Ebenfalls als Treffpunkt für organisierte Rechte gilt den Nazigegnern die Kneipe Wohlklang in der Pankower Wollankstraße. Im letzten Jahres kam es zu zwei Übergriffen bei denen die rechtsextremen Angreifer aus dem Lokal stürmten. Nach Angaben der Antifa Pankow feierten im August 2006, in der Nacht vor dem Gedenkmarsch anlässlich des Todes von Hitlerstellvertreter Rudolf Hess in Berlin-Prenzlauer Berg, ungefähr 60 Neonazis im Wohlklang. Ein Teil der rechten Meute patroullierte an diesem Tag in der Umgebung um den Revieranspruch der Rechten zu verdeutlichen. Der Betreiber des Wohlklang wehrt sich gegen den pauschalen Vorwurf er betreibe eine Nazikneipe. Auf einem Transparent welches am Samstag an der Außenfront der Kneipe befestigt war, verwies der Besitzer darauf das seine Kneipe kein Treffpunkt für Rechtsextreme sei, sondern "Multikulti".

Am Rande der Demonstration störten immer wieder Kleingruppen organisierter Neonazis. Im Spass Eck sammelten sich schon im Vorfeld rund 15 rechtsexteme Störenfriede die von der Polizei in Schach gehalten wurden. Als die Demonstration an der Kneipe vorbeizog, wurden die Teilnehmer aus der Kneipe heraus abgefilmt. Mitglieder der Kameradschaftsszene filmten die protestierenden Antifaschisten aus einer fahrenden Straßenbahn heraus ab. Die Polizei konnte ein Zusammentreffen beider Gruppen verhindern. Insgesamt spricht die Einsatzleitung von einer störungsfreien Veranstaltung. Es wurden insgesamt nur drei Platzverweise erteilt.

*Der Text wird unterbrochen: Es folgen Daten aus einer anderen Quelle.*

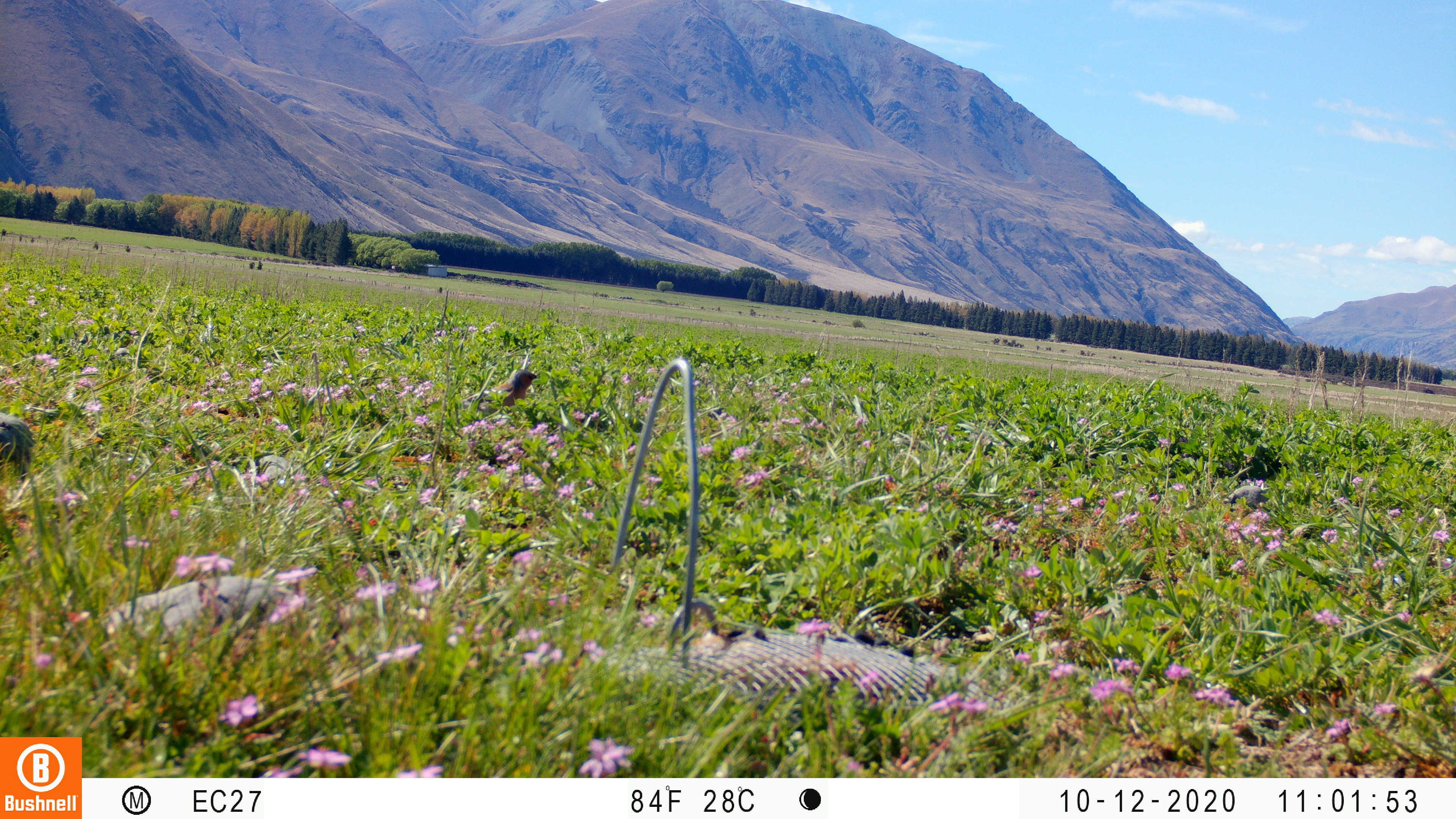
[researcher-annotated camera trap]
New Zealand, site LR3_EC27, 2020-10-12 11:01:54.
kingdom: Animalia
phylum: Chordata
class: Aves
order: Passeriformes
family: Fringillidae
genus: Fringilla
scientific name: Fringilla coelebs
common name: common chaffinch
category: chaffinch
Chaffinch (common chaffinch) (Fringilla coelebs).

Am 8. Mai veranstalten die Organisatoren der Liberation Weeks eine Kundgebung zum Gedenken an die Kapitulation Nazideutschlands am Sowjetischen Ehrenmal im Treptower Park.

Samstag, 5. Mai 2007

Revolutionäre im Heuschreckenwahn

Antisemitismus, Antizionismus und Antiamerikanismus rund um den 1. Mai in Berlin

Ralf Fischer & Juri Eber / hagalil.com

In ganz Kreuzberg waren sie zu sehen: Plakate auf denen ein Vermummter seine Zwille auf einige Heuschrecken richtet, die gerade im Begriff sind mit ihren Fühlern ganz Berlin in Besitz zu nehmen. "Heuschrecken Alarm" prangerte als Überschrift auf dem Plakatmotiv. Kämpferisch ist auch ihre Antwort: "Nicht mit uns, ihr Schweine!"



Dass die Heuschrecke als Tiermetapher gern von eliminatorischen Antisemiten benutzt wird, fiel sogar einigen linken Mitstreitern der mobilisierenden Revolutionäre auf. Sie plakatierten über die darüber zum ersten Mai ein kleineres Plakat mit der Aufschrift: "Wer Menschen mit Ungeziefer vergleicht, hat aus der Geschichte nix gelernt. Gegen Rassismus und Antisemitismus. Fight Capitalism. Destroy Germany". 

Woraufhin auf dem linken Internetportal Indymedia eine recht aufschlussreiche Diskussion entbrannte. Tenor der Debatte: "Wer den Ungeziefer-Vergleich "antisemitisch" nennt, der transportiert und akzeptiert die Nazi-Gleichung: "Juden = Ungeziefer"."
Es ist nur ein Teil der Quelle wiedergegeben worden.